I also think of a letter the too-little-known Sydney Smith wrote to Lady Georgiana Morpeth on Feb. 16, 1820. Apparently she had made a request similar to my reader’s – an emotional pick-me-up. Smith is a master of tact and empathy. He begins: “Nobody has suffered more from low spirits than I have done — so I feel for you.” Then he outlines twenty suggestions at once practical and philosophical, beginning with: “1st. Live as well as you dare. 2nd. Go into the shower-bath with a small quantity of water at a temperature low enough to give you a slight sensation of cold, 75° or 80°. 3rd. Amusing books.”

Smith suggests no titles though by 1820 Charles Lamb was already publishing his Elia essays in The London Magazine, and Byron had put out the early installments of Don Juan one year earlier. Smith adds a particularly acute fourth suggestion: “4th. Short views of human life — not further than dinner or tea.” That seems critical, as it did to W.H. Auden, who borrowed Smith’s advice for use in the final stanza of the Phi Beta Kappa poem he delivered at Harvard in 1946, “Under Which Lyre,” subtitled “A Reactionary Tract for the Times”:

“Thou shalt not live within thy means
Nor on plain water and raw greens.
If thou must choose
Between the chances, choose the odd;
Read The New Yorker, trust in God;
And take short views.”

Auden must have meant The New Yorker when A.J. Liebling and Joseph Mitchell were on the staff. Some of Smith’s subsequent advice recalls Dr. Johnson’s battle with melancholy. In particular, note 11 and 13, in which the practical and spiritual are merged:

“5th. Be as busy as you can. 6th. See as much as you can of those friends who respect and like you. 7th. And of those acquaintances who amuse you. 8th. Make no secret of low spirits to your friends, but talk of them freely — they are always worse for dignified concealment. 9th. Attend to the effects tea and coffee produce upon you. 10th. Compare your lot with that of other people. 11th. Don’t expect too much from human life — a sorry business at the best. 12th. Avoid poetry, dramatic representations (except comedy), music, serious novels, melancholy, sentimental people, and everything likely to excite feeling or emotion, not ending in active benevolence. 13th. Do good, and endeavour to please everybody of every degree. 14th. Be as much as you can in the open air without fatigue. 15th. Make the room where you commonly sit, gay and pleasant. 16th. Struggle by little and little against idleness. 17th. Don’t be too severe upon yourself, or underrate yourself, but do yourself justice. 18th. Keep good blazing fires. 19th. Be firm and constant in the exercise of rational religion. 20th. Believe me, dear Lady Georgiana.”
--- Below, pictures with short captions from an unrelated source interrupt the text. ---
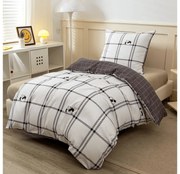 Mikroflanel ágyneműhuzat CUTE PANDA fehér Ágyneműhuzat mérete: 70 x 90 cm | 140 x 200 cm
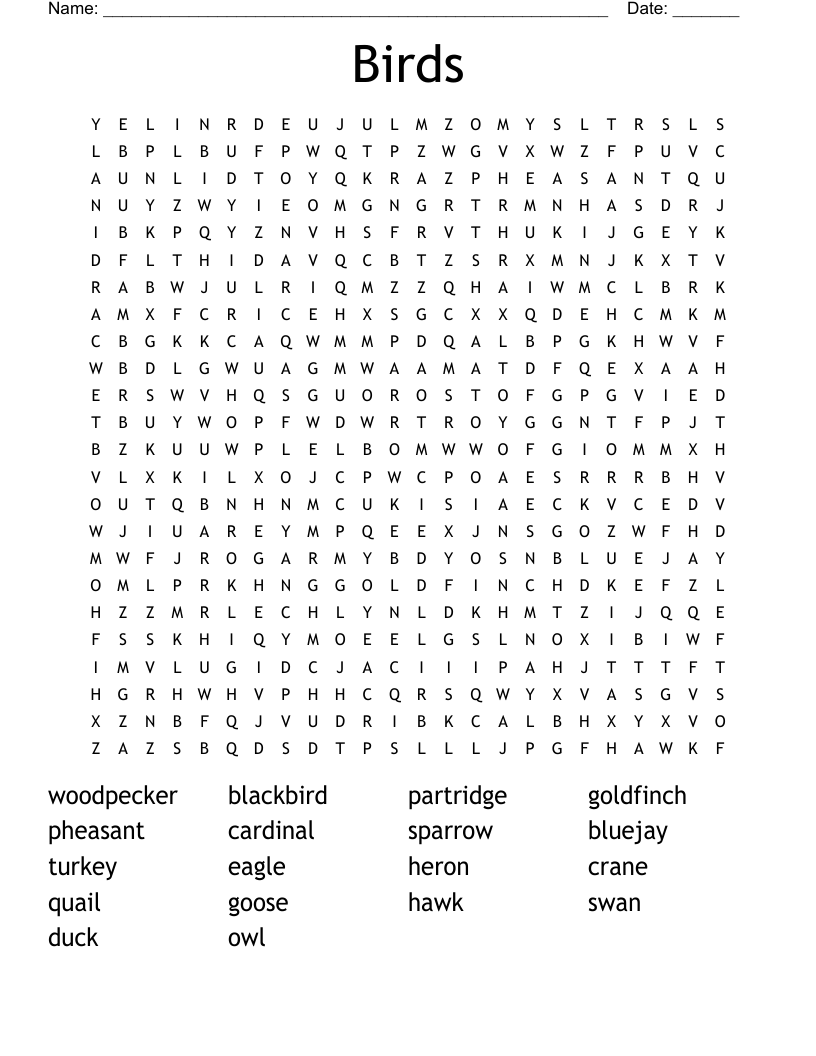 Birds Word Search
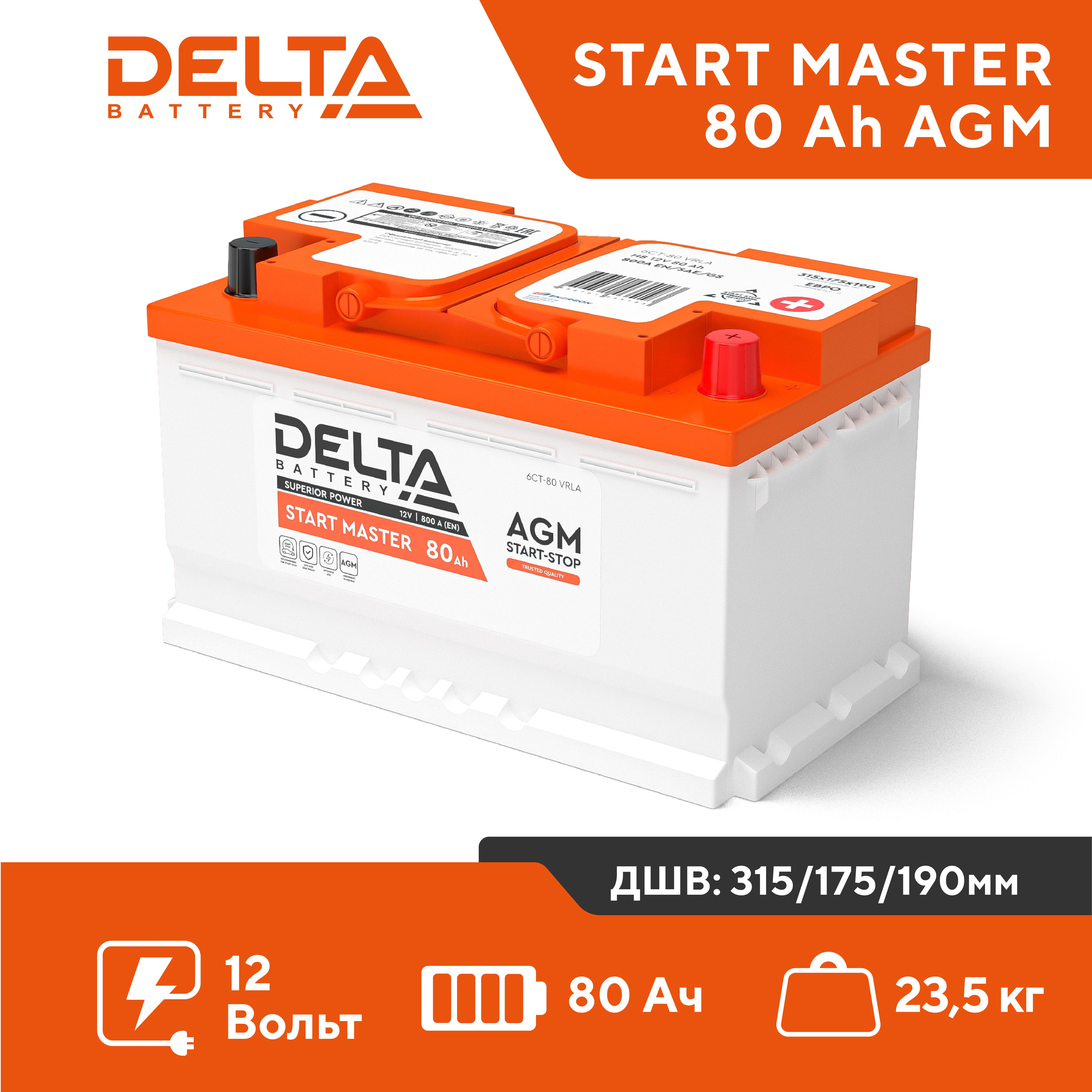 АккумуляторDELTASTARTMASTER12V80AhAGM315*175*190обратнаяполярность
Briefly, consider point 12. Smith’s advice about avoiding poetry and music is a little too general. In 2018, a dose of X.J. Kennedy and Count Basie might help. Profound is Smith’s advice to avoid “everything likely to excite feeling or emotion, not ending in active benevolence.” Otherwise, it’s nothing but self-centered melodrama. Guy Davenport was a Smith enthusiast, called him “quite simply, a good man, and example of abundant good nature,” and wrote:

“Once at Combe Florey in Somerset, he hung oranges in the trees, for the beauty of it, and fitted his donkeys with felt antlers, for the joke of it, and herded them under his orange-bearing cedars, and invited the neighborhood in for cider and fruitcake, for the fun of it.”